Self-help isn’t selfish. It’s a gift for generations to come
Hi there,
Sometimes you come across something that completely changes your perspective. This tweet by Tim Urban is a good example. I first saw it last December and still think of it often:
When parents raise a child, they install elements of their psyche in them. When one of those elements is damaged, the damage is usually passed on. So self-improvement isn’t selfish—it’s repairing the “family psyche,” which improves the lives of all the generations downstream.
He goes on:
It’s easy to be resentful of our parents’ flaws—but it’s good to consider their own starting point. If they handed you a healthier psyche than they were handed by their parents, they did their job. And your job is to hand an even healthier psyche to your kids.
Of course this doesn’t just apply to your own kids, but to nieces and nephews, neighbors, students. They say it takes a village to raise a child, and from that perspective I see this as one big beautiful, collective job: working on ourselves to the benefit of the next generation.
Another quote that gets me thinking is this one from CS Lewis: “Every time you make a choice you are turning the central part of you, the part of you that chooses, into something a little different than it was before. And taking your life as a whole, with all your innumerable choices, all your life long you are slowly turning this central thing into a heavenly creature or a hellish creature…. Each of us at each moment is progressing to the one state or the other.”

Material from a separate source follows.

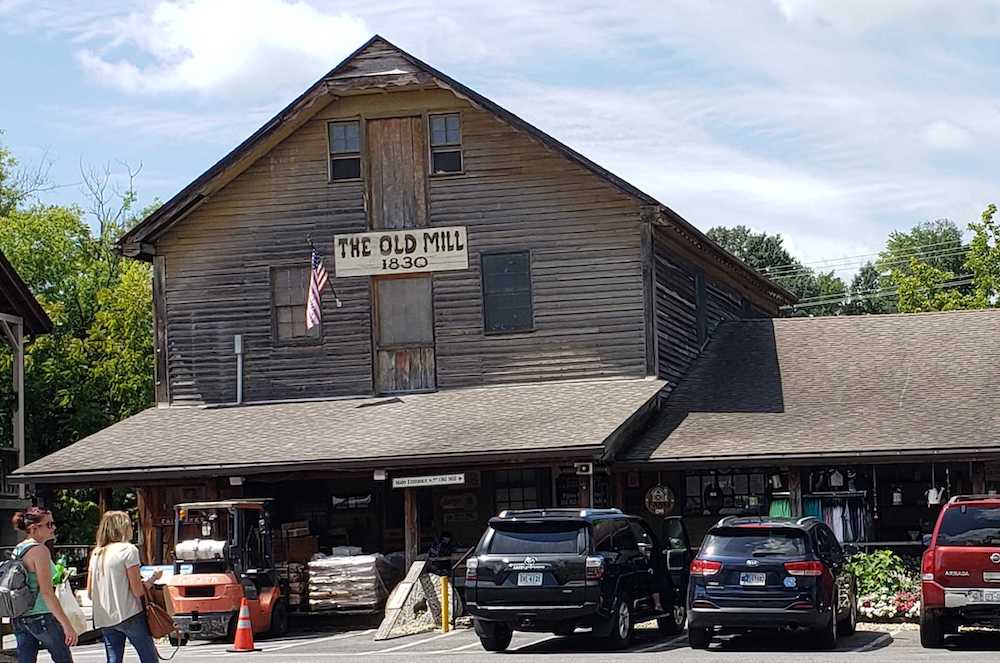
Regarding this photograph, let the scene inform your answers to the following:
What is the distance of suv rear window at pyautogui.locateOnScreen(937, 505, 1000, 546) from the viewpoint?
18516 mm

Lewis made me realize that the way I behave isn’t permanent or fixed or “just the way I am.” That’s too static. We’re all in continual motion. The question is: Which way are you headed?
This is an invitation to do that work on yourself. Luckily, it doesn’t have to all go perfectly from the start. James Clear talks in his book Atomic Habits about incremental change, the power of the 1% effect:
If you can get just 1% better at something each day, starting this week, you’ll be 6 times better by Christmas. And a whopping 37 times better by this time next year. Turns out little improvements that you hardly notice from day to day, grow into something BIG.
What will you do a little better today?